U.S. airlines carried 64.5 million scheduled domestic and international passengers in March 2012, 1.0 percent more domestic passengers and 4.2 percent more international passengers than in March 2011, the U.S. Department of Transportation’s Bureau of Transportation Statistics (BTS) reports.
These changes resulted in a systemwide increase of 1.4 percent in passengers from March 2011. The March 2012 passenger total was 3.6 percent above that of two years ago in March 2010.
BTS also reported that the system load factor of 83.0 percent and the domestic load factor of 84.5 percent were record highs for the month of March.
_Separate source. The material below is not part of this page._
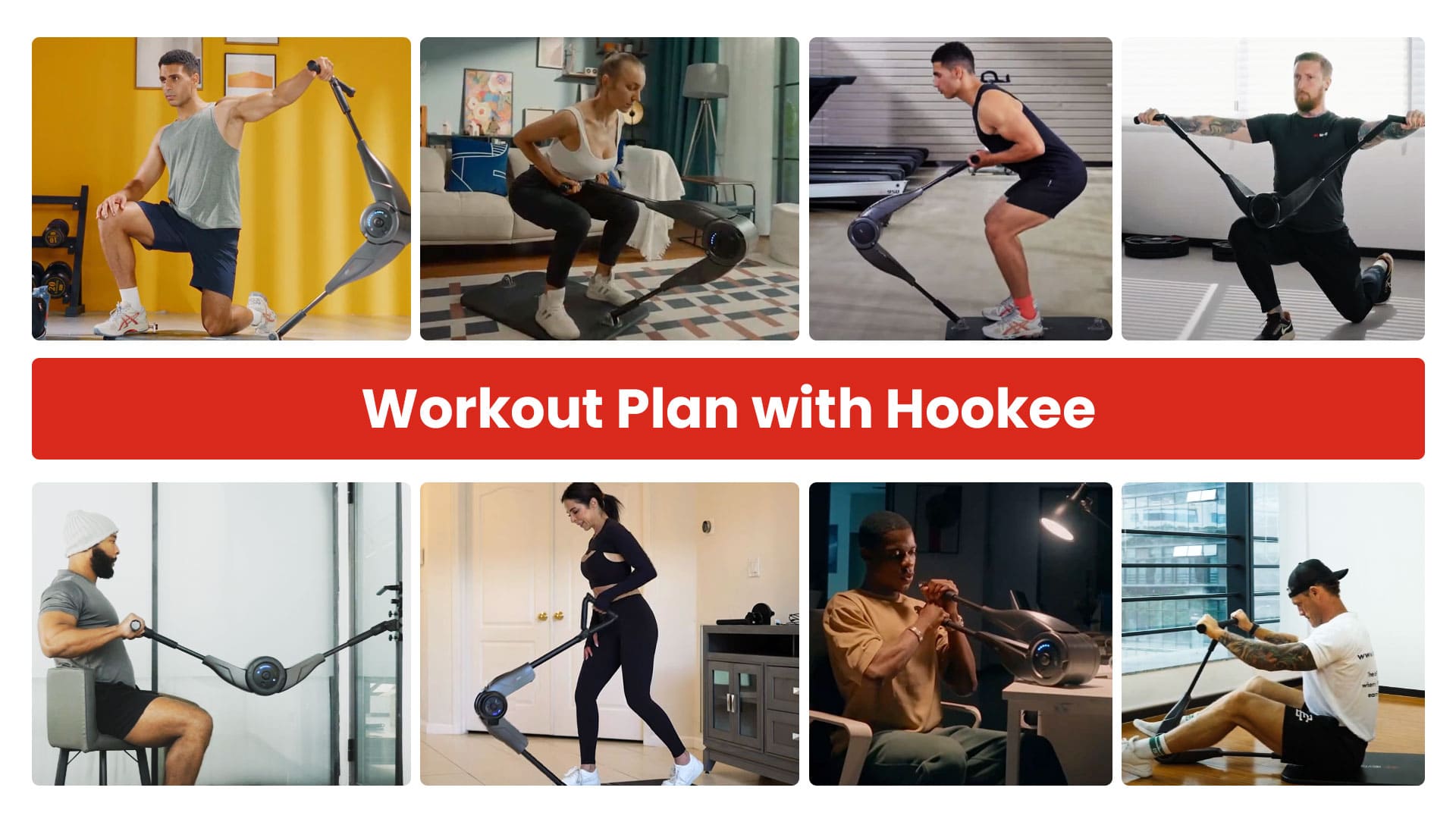 Hookee Plus Supports Every Fitness Level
U.S. airlines carried 172.0 million total system passengers during the first three months of 2012, up 2.8 percent from the same period in 2011. Domestically, they carried 149.7 million passengers, up 2.8 percent from 2011. Internationally, they carried 22.3 million passengers, up 2.7 percent from 2011.
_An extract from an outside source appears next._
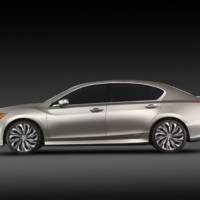 2013 Acura RLX Concept: 2012 NY Auto Show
The first three months of 2012 continued the trend of 2011 when the system and domestic load factors were at an all-time high while the international load factor declined from the all-time high in 2010, BTS said. Domestic capacity, measured by available seat-miles, decreased 0.6 percent in March 2012 compared to March 2011, while revenue passenger miles (RPMs) increased by 1.4 percent, resulting in the record domestic load factor.
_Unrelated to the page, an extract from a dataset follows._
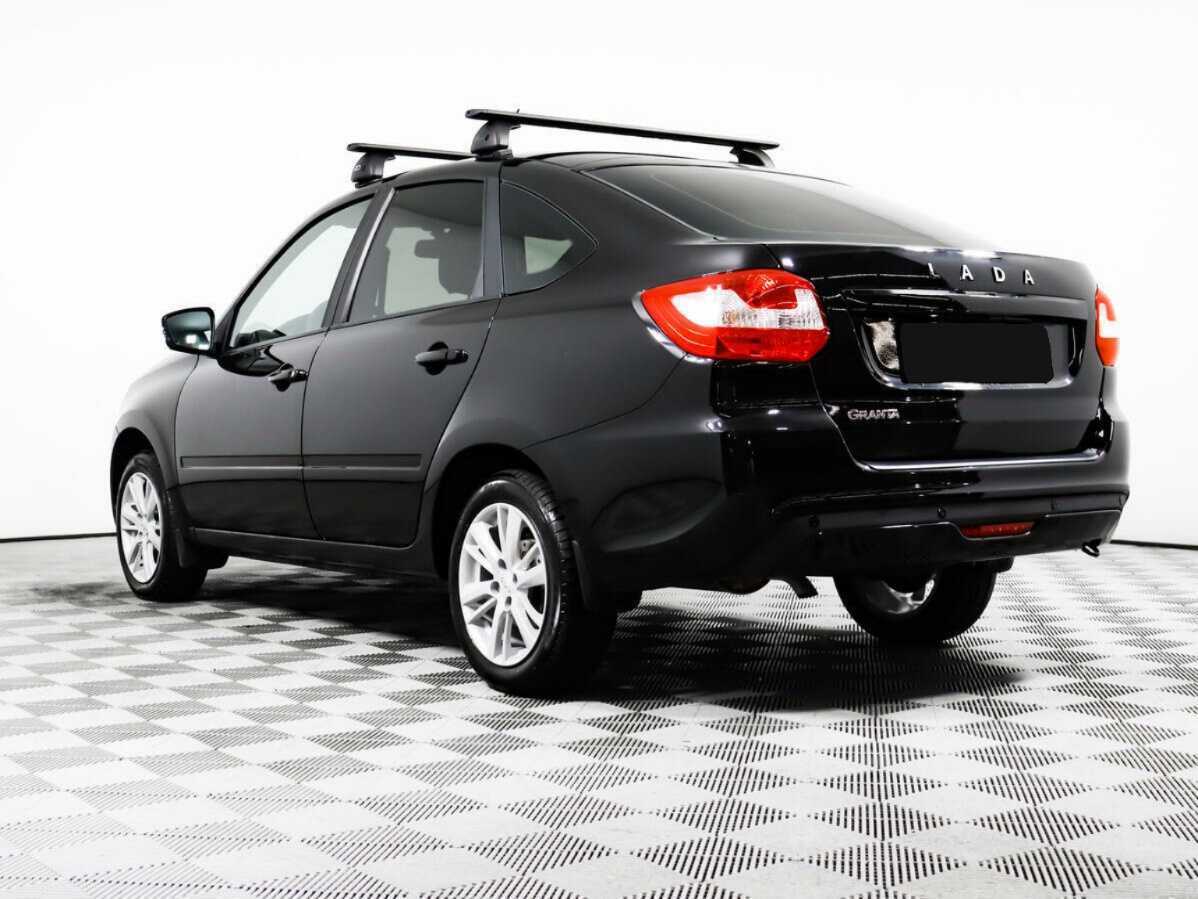 Lada (ВАЗ) Granta 2023 года с пробегом. Фото: #5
The international load factor in March increased as airlines grew capacity by 0.3 percent while RPMs gained by a larger 4.9 percent. Systemwide capacity was down 0.3 percent compared to a 2.5 percent increase in RPMs.
In March, Delta Airlines carried more total system passengers than any other U.S. airline while Southwest Airlines carried more domestic passengers. United Airlines, following its merger with Continental Airlines, carried the most international passengers. The top 10 US airlines carried 79.8 percent of systemwide passengers, an increase from the 71.2 percent in March 2011.